Scholar Who Predicted the Economic Collapse of the Soviet Union Dies at 92

Economist and scholar Charles Wolf Jr. has died at the age of 92. The RAND Corporation, Wolf’s home for more than 60 years, has released a statement.

“Charlie Wolf was a significant figure at RAND for much of its history,” said Michael D. Rich, president and chief executive officer of the RAND Corporation. “As a leader of our Economics Department and founding dean of our graduate school, he helped shape generations of economists, statisticians and policy analysts.

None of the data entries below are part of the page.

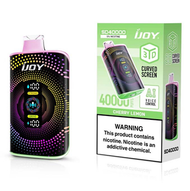 Looking for a Unique Disposable? Check out the SD40000 by iJOY Vapes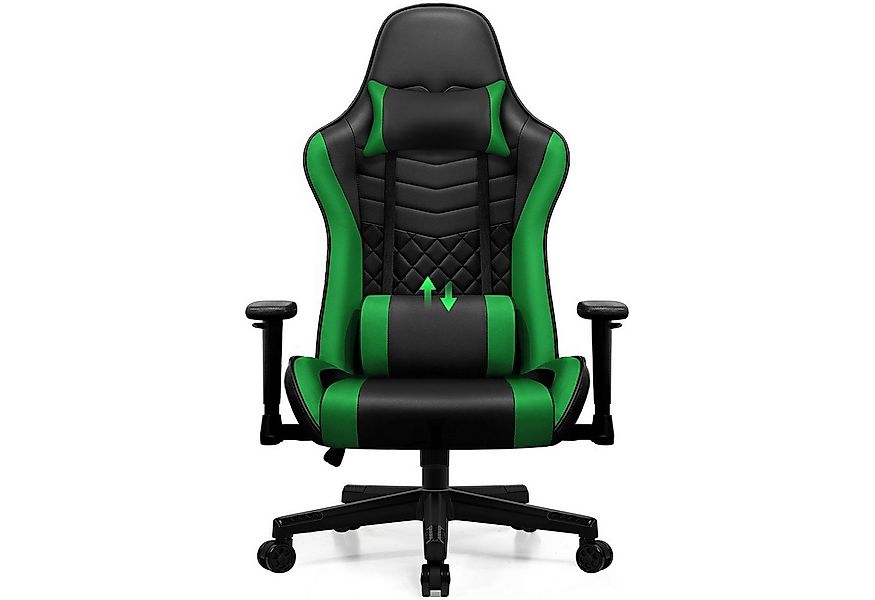 Hiazurm Gaming-Stuhl Ergonomischer Gaming Stuhl mit Gepolstertem Sitz (Vers günstig online kaufen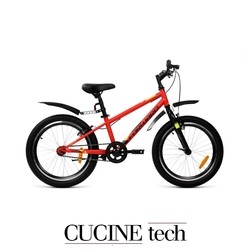Велосипед Forward Unit 20 1.0 2020 (красный)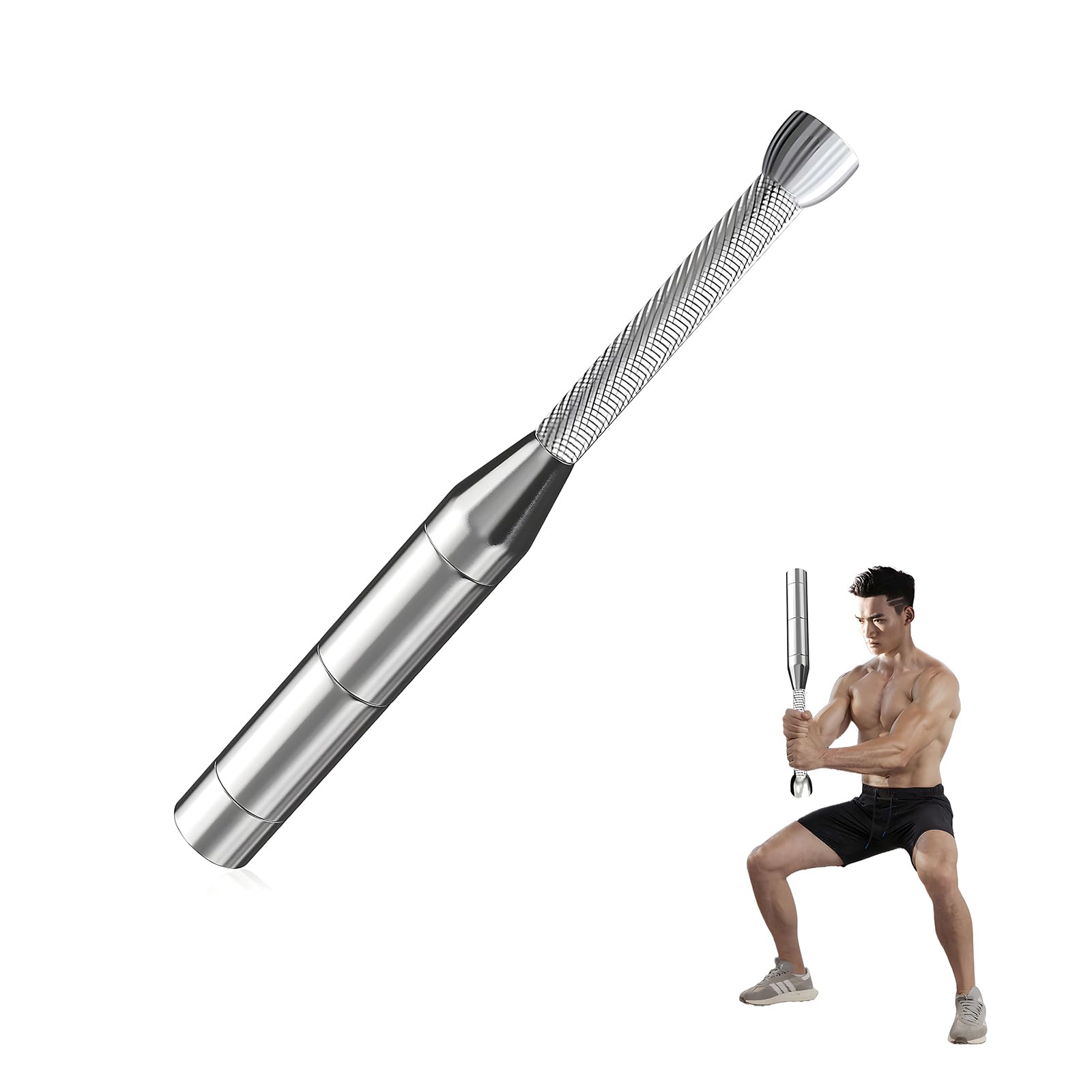 Amazon | クラブベル ダンベル アイアンバット 筋トレ器具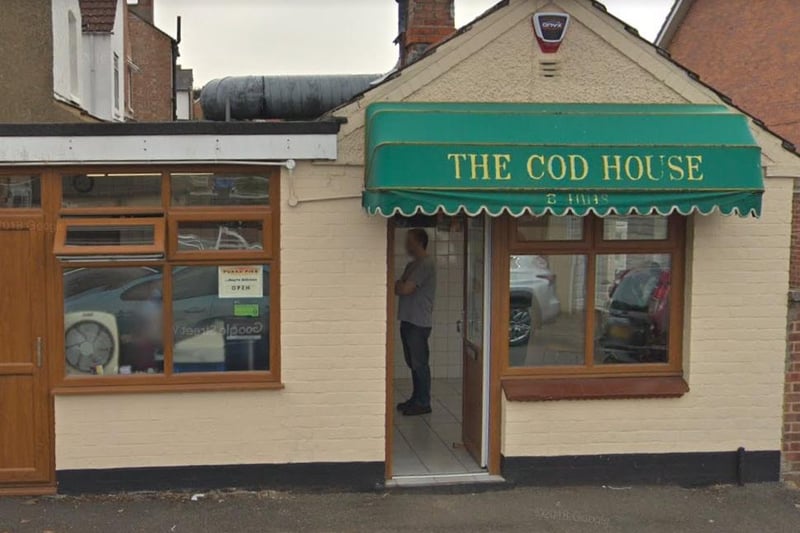 The Cod House is located in Gravely Street, Rushden. You can call them on 01933 356088.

And his personal research made impressive scholarly contributions to several fields at critical junctures in time.”

Among Wolf’s accomplishments was a 1983 report entitled “The Costs of the Soviet Empire,” which examined the economic burdens borne by the Soviet Union in the preceding decade and predicted the collapse of the USSR years before it happened.

Wolf was also a contributor to THE WEEKLY STANDARD. His most recent article, a review of Bourgeois Equality by Deirdre Nansen McCloskey, ran in the October 10 issue. Read an excerpt below:

A casual glance at Bourgeois Equality could convey a mistaken impression that the book is for coffee-table display, for show rather than serious perusal. The volume is large (three pounds, 768 pages) and its dust jacket features a colorful painting by the 16th-century Flemish artist Joachim Beuckelaer—all familiar characteristics of coffee-table fare. In fact, however, Bourgeois Equality is a serious work that encompasses two serious books within it: The title is a tongue-in-cheek counter to the profusion of current rhetoric about inequality. McCloskey advances, instead, the proposition that bourgeois commerce has often more effectively nurtured equality—think of start-ups, family businesses, mom-and-pop groceries, home-based ventures—than have repetitive exhortations about the evils of inequality.